Analysing the exposome's association with health
Collection of data on many chemical and physical exposures and on molecular omics profiles generates huge amounts of data which have to be stored, managed, analysed and interpreted. Statistical analyses of environmental risk factors have traditionally used regression models suitable for one-exposure-one-health-effect type analyses. Approaches that may prove useful to evaluate multiple and combined exposures include: (1) the evaluation of risk estimates for many single exposures in an agnostic, hypotheses generating manner.
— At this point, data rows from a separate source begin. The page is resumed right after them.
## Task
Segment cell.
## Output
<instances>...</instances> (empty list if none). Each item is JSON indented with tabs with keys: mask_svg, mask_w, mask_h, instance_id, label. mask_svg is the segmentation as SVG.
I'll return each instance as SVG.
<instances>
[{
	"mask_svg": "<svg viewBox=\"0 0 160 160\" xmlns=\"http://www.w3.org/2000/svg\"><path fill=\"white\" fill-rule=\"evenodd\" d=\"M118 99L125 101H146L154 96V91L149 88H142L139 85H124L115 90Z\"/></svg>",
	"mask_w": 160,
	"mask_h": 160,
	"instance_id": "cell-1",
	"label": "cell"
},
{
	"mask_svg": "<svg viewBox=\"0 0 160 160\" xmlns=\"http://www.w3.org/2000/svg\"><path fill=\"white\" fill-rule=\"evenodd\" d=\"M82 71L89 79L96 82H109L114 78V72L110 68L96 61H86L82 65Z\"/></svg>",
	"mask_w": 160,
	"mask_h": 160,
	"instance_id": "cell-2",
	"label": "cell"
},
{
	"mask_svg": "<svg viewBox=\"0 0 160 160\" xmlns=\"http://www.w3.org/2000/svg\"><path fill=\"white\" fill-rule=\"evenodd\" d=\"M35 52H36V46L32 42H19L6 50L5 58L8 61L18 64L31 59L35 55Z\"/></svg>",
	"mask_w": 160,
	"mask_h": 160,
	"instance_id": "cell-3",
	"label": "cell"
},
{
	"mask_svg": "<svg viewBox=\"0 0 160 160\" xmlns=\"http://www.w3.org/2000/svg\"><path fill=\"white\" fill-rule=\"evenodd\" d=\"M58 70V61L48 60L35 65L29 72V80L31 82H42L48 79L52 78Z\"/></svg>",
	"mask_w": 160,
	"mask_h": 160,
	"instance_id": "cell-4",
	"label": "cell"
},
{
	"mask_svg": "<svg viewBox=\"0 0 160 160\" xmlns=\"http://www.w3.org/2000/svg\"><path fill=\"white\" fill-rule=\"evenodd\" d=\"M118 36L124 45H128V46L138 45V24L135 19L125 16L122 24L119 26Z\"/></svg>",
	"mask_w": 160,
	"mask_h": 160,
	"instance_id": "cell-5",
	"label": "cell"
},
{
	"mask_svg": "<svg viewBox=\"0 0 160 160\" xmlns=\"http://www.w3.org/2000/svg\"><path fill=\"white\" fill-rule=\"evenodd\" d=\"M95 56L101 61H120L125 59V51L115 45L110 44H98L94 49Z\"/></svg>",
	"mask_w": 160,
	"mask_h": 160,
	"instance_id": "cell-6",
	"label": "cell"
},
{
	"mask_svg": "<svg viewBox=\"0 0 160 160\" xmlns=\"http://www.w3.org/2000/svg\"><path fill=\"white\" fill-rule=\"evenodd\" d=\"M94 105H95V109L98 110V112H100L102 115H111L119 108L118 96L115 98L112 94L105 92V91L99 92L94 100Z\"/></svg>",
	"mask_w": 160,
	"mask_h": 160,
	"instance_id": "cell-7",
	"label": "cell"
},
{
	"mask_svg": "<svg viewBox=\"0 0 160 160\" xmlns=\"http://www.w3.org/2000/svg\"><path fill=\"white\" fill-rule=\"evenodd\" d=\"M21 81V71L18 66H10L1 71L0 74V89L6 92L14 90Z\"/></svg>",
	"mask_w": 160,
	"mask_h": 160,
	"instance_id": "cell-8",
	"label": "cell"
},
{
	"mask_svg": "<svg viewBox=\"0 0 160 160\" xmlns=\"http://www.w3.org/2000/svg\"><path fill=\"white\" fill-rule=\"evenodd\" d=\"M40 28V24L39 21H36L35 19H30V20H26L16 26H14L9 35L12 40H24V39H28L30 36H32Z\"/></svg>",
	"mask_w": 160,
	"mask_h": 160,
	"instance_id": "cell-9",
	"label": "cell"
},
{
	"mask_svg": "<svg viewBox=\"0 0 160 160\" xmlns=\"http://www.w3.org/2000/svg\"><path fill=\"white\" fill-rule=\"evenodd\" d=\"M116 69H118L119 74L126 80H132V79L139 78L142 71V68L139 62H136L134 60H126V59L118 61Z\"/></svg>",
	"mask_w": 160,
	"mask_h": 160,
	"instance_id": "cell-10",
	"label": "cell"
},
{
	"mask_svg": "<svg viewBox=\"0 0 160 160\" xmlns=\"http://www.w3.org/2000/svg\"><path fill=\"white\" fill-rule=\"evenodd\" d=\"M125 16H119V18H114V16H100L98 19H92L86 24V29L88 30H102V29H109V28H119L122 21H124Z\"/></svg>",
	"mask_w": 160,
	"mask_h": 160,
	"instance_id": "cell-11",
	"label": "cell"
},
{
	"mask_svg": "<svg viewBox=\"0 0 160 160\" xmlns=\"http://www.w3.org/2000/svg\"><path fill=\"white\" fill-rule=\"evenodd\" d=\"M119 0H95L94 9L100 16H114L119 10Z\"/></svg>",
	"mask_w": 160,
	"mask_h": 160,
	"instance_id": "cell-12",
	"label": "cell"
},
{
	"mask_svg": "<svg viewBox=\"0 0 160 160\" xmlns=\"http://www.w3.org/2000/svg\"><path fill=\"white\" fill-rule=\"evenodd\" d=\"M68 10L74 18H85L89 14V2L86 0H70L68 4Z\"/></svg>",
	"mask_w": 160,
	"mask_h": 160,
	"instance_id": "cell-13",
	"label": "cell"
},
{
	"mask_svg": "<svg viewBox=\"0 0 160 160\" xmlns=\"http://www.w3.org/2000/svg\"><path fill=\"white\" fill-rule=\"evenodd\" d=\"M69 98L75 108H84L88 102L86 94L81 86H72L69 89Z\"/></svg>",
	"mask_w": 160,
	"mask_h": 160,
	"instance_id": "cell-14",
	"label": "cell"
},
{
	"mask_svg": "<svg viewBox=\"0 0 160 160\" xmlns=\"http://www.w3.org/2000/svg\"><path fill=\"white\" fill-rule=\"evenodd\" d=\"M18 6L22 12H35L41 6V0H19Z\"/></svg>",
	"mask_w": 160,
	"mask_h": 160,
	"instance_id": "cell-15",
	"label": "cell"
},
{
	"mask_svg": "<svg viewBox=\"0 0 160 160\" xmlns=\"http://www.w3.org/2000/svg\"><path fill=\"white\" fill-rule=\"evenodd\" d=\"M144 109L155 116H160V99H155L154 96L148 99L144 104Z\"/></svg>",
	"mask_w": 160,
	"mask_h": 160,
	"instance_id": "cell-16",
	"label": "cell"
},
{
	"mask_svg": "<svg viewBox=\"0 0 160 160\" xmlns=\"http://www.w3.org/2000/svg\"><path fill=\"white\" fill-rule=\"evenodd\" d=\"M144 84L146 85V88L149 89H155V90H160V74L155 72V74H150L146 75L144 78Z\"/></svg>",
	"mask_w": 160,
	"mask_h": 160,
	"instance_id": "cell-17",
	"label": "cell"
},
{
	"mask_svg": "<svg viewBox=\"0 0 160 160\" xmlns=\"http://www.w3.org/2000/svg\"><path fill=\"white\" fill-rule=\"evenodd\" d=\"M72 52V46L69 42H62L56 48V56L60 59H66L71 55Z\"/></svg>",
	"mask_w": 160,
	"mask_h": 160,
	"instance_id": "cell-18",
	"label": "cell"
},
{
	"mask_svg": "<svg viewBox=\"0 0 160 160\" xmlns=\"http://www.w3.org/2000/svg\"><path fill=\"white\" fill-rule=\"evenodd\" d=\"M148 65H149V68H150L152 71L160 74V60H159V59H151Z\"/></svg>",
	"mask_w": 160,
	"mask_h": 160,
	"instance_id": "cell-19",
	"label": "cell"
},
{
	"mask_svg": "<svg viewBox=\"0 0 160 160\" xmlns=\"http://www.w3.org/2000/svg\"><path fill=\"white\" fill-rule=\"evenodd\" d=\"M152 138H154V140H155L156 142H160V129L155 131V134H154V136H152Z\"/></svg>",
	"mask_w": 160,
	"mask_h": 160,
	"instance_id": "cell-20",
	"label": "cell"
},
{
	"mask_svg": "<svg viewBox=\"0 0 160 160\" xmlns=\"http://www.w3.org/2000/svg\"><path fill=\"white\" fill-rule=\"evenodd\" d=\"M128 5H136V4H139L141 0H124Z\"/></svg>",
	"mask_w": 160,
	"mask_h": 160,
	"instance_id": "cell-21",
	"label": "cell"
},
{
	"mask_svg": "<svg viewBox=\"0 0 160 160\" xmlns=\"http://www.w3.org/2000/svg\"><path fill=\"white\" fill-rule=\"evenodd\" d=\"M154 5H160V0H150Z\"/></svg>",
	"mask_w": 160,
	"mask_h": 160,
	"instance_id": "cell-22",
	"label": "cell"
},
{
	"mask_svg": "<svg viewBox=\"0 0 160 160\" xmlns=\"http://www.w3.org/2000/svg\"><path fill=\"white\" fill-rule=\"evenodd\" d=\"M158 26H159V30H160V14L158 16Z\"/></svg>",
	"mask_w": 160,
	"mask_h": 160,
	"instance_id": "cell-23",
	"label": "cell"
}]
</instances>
This so-called ‘environment-wide association study’ approach has been used to discover priority risk factors for type 2 diabetes mellitus and all cause mortality6; (2) the evaluation of risk estimates for combined exposures through data-driven dimension reduction methods; and (3) the evaluation of risk estimates for groups of subjects sharing a similar exposome, such as in a Bayesian profile regression analysis. Once risks related to the exposome have been estimated, systematic impact assessments of health effects are needed to inform the development of policies. Health impact assessments aim at providing decision-makers with sound information on policy implications for health. Traditional policy development tends to be one dimensional, focusing on one or a limited number of risk factors and one or a limited number of health outcomes. Tools are now under development that try to capture the complexity of multiple exposures and health outcomes and integrate risk and benefits in a more holistic model.
Relevance for the clinician
The exposome concept offers a new and exciting paradigm for improvement and integration of currently scattered and uncertain data on the environmental component in disease aetiology. Complementing the ‘one-exposure-one-health-effect’ approach of current aetiological studies with a more holistic approach to the environmental component is essential to improve our understanding of the predictors, risk factors and protective factors of complex, multifactorial, chronic pathologies, including respiratory disease. Better understanding will ultimately lead to better prevention strategies.
Competing interests None.
Provenance and peer review Commissioned; internally peer reviewed.